Safety is high up on the health agenda—and rightly so. Providing evidence-based, safe, quality care, first time, is effective and makes efficient use of resources. However, there is one aspect that puzzles me, and that is why we are not better at sharing good practice. This is true between care sectors and specialties as well as within them. Regular readings of Roy Lilley's thought-provoking blogs on NHS management and policy (https://ihm.org.uk/roy-lilley-nhsmanagers/) and the Academy of Fabulous Stuff (https://fabnhsstuff.net/), a website that aims to share best practice, simply makes me scratch my head.
How much time does it take to roll out best practice and why does it take so long? How is it that some changes occur much quicker than others? Change is not fast, but it should not be glacial.
Human factors are defined as:
‘Enhancing clinical performance through an understanding of the effects of teamwork, tasks, equipment, workspace, culture and organisation on human behaviour and abilities and application of that knowledge in clinical settings.’
Human factors are flavour of the month, but why was this not always so? It is people who make a difference, and we are all (including those of us in healthcare) socialised into certain behaviours. Many will remember having to tailor decisions to the wishes (or, dare I say it, whims) of the consultant under whom the woman was booked. No evidence-based practice or clinical guidance then, but instead ‘Mr C likes X and Y but Dr T wants A and B’. We are not as completely beyond this as we would like to think. Thankfully, these are not quite as rigid as in the past, but we must not underestimate their effect.
It has been recognised that by changing this socialisation and by learning together, better team-working can be facilitated (Weaver et al, 2014). This should not be a one-off, but rather should require frequent re-emphasis as, however good initial preparation is, it will come up against the culture in the workplace. We need to acknowledge the level of influence that culture has over us and how it can erase much of what has been demonstrated and learned at university.
Mandatory training is a key risk mitigator in maternity services, but I am puzzled by why there is so much variation in provision. Even allowing for particular local issues that need to be addressed, there are significant differences in the numbers of days allocated to training, as well as how much is multidisciplinary. There are maternity units where most training is uni-professional, and others where 90% is shared. What is the correct balance? In some it is a one-size-fits-all approach, and in others content is tailored to working areas, so that community midwives, for example, have specific input relevant to them. Should there be a template, a minimum number of days or an agreed schedule for specific particular updates? Is this something that is too important to be left to local decision-making and availability of resources?

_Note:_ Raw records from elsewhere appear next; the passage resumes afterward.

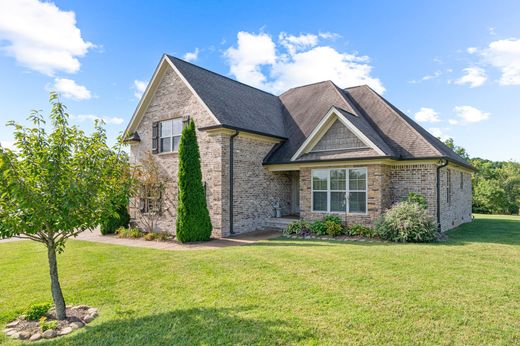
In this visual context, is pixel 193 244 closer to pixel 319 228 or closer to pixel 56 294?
pixel 319 228

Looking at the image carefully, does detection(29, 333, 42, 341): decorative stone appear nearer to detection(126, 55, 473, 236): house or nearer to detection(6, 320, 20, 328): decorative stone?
detection(6, 320, 20, 328): decorative stone

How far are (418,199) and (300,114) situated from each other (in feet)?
27.3

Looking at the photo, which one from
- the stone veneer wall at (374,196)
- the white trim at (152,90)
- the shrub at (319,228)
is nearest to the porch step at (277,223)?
the shrub at (319,228)

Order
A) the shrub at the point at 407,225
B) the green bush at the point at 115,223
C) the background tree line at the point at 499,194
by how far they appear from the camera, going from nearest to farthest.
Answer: the shrub at the point at 407,225, the green bush at the point at 115,223, the background tree line at the point at 499,194

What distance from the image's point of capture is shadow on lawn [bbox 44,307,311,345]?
4.27 metres

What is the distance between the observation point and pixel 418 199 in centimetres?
1270

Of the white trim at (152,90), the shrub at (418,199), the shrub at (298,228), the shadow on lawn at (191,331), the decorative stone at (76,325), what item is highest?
the white trim at (152,90)

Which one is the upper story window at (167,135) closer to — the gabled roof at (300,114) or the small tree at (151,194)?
the small tree at (151,194)

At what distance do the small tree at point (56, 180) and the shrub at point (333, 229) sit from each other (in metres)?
9.17

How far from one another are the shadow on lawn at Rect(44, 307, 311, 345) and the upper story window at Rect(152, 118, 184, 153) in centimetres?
1140

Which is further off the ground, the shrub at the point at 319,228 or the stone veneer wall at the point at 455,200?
the stone veneer wall at the point at 455,200

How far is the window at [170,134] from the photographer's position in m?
15.6

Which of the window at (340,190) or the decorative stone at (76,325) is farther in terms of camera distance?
the window at (340,190)

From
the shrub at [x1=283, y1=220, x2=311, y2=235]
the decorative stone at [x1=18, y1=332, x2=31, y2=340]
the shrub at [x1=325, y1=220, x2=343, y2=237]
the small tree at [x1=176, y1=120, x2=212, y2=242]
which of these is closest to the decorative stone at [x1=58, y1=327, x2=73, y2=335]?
the decorative stone at [x1=18, y1=332, x2=31, y2=340]
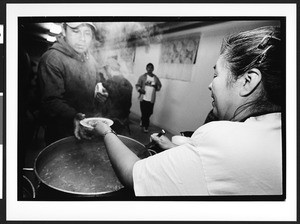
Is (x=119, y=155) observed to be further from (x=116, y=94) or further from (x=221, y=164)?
(x=221, y=164)

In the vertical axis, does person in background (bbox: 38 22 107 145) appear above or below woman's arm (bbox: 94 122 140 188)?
above

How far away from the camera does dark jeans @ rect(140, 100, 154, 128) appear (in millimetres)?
1985

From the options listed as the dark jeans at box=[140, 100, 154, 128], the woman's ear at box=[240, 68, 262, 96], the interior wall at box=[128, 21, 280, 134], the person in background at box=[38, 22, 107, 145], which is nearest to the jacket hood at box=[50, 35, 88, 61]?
the person in background at box=[38, 22, 107, 145]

Guidelines from the National Institute for Health and Care Excellence (NICE) are locally interpreted, which can allow for the exercise of individual influences. I acknowledge that guidance is just that, and that its use does not mean one suspends one's own clinical decision-making; however, it does mean that there should be no place for practices that are harmful, delay healing or cost considerably more than comparable alternatives.
So the question is, can we afford to change how we do things? Or can we afford not to?